Conversely, a life of longing for all things matrimonial and loathing all things single is equally unhealthy. It looks nothing like the abundant life Jesus said he came to earth for us to have (John 10:10), and it doesn't engage the gifts each of us was given with the hopes we would use them to bless others and glorify God. Living with this extreme thinking makes it all too easy to allow marriage to become a holy grail of sorts, the thing that will finally win us satisfaction, joy, direction in life, and a better self-image. But the Bible's pretty clear about where those things are supposed to come from if they're to be lasting and healthy (hint: it doesn't involve walking down an aisle).
So we're left trying to carve out a successful single life somewhere between these two extremes. Using our more flexible schedule to play with all the little cuties in our church's nursery every other week, secretly picking out the kid we wish was ours and yet gratefully going home to our silent apartment at the end of the morning. Enjoying the freedom to have a breadth of friendships with the opposite sex, yet wishing for just one special person to do life with.

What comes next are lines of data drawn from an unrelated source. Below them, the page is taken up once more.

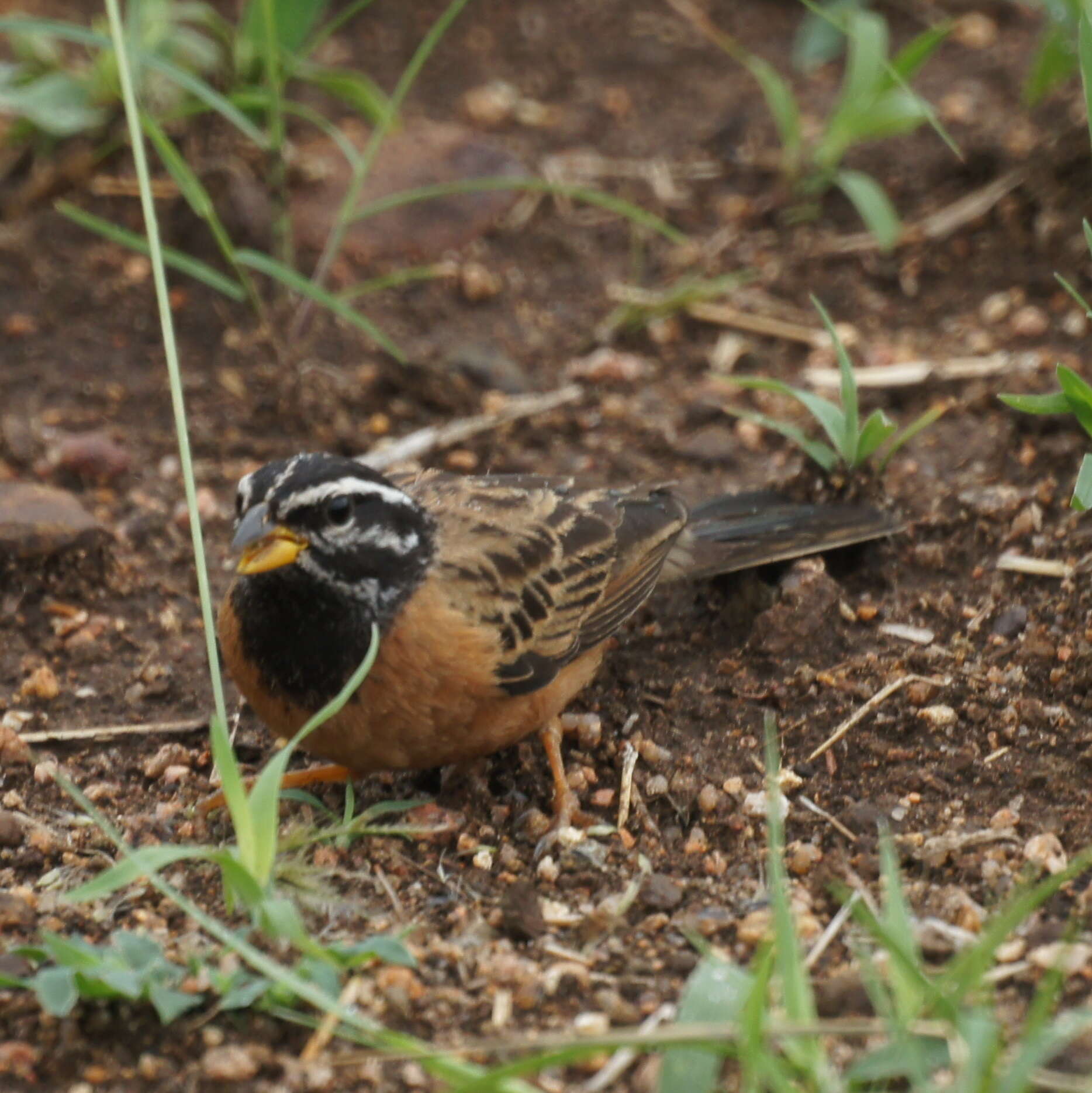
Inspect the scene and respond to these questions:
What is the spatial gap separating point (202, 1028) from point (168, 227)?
538 centimetres

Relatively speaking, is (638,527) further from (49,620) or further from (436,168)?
(436,168)

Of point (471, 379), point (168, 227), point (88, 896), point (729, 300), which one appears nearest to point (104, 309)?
point (168, 227)

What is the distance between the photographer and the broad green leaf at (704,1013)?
11.7 ft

Packing our bags to take advantage of a last-minute travel deal to visit friends across the country, all the while wishing for a special traveling companion to elbow sometime in the future and say, "Remember when we just took off to visit Joe and Karen in Phoenix at the spur of the moment?"

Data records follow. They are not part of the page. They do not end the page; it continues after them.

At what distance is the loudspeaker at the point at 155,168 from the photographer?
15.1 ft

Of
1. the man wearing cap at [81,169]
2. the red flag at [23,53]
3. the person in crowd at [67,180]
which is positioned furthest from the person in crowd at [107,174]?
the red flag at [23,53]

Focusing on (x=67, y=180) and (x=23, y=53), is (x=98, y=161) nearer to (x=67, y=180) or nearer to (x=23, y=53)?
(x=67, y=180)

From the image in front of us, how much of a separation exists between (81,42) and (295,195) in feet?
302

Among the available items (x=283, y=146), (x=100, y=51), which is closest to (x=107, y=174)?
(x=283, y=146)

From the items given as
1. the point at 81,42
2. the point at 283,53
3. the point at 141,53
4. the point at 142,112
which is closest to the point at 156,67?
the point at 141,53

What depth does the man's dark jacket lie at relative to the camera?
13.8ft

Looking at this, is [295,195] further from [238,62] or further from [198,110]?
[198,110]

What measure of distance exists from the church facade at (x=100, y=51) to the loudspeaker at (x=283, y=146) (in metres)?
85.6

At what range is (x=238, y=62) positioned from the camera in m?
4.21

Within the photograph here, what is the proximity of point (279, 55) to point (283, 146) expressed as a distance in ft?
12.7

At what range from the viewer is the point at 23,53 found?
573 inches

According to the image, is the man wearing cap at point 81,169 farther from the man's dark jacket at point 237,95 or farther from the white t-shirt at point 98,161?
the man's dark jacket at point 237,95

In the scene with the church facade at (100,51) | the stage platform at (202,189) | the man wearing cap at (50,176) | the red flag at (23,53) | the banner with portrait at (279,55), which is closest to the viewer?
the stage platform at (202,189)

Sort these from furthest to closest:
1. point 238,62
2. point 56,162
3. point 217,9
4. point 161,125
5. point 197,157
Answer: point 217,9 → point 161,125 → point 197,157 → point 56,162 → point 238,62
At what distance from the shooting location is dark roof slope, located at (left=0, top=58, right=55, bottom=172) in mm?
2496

It's the way on Friday nights when I have no plans, I enact my favorite Me-Night scenario by popping over to my neighborhood Blockbuster, grabbing a subtitled foreign flick, calling Macaroni Grill from the parking lot to place an order for my favorite salad, picking it up from their curbside to-go parking spots (where the attendant practically knows me by name), going home and changing into comfy clothes, then settling in for an evening of cultural entertainment and culinary delight. All the while I have an absolute blast, and yet every now and then I silently wish for someone to share that meal with or to curl up on the couch with during the flick (even if that meant a more violent pick on occasion).
I think living somewhere between the extremes takes courage and creativity. It requires moments of honesty and vulnerability about our unmet desires, and produces other moments of sheer, living-in-the-moment fun. Some days it takes friends who remind us of what's great about this season, and on other days friends who remind us of the good that's yet to come. It blesses us with the knowledge that longing and joy aren't mutually exclusive. And always it involves liberal doses of God's grace and strength.

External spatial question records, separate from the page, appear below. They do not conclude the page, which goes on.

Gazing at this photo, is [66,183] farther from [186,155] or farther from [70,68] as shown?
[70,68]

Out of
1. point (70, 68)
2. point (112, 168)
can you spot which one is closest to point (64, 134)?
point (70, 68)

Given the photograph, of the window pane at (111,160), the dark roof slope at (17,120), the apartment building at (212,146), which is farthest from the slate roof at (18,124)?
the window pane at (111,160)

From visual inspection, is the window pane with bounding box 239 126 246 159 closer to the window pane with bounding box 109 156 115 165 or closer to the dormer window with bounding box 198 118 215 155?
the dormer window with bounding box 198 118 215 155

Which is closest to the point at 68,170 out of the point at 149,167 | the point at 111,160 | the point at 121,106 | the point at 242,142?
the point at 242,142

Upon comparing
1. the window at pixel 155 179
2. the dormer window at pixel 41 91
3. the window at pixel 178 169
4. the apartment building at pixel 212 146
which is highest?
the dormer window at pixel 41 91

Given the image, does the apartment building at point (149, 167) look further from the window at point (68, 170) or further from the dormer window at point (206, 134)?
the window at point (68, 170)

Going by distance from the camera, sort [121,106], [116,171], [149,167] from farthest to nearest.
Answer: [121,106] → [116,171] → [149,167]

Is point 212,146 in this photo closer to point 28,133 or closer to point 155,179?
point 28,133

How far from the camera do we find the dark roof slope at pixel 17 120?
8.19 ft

For those of us who believe in that God, that grace, and a place that awaits us at the end of this life where there's no more pain, fear, confusion, frustration, loneliness, sickness, or war, should already be acquainted with that precarious balance of longing for what's to come while trying to make the most of what is. Because at the end of the day, at the end of this life, we're all longing for a season that's yet to come.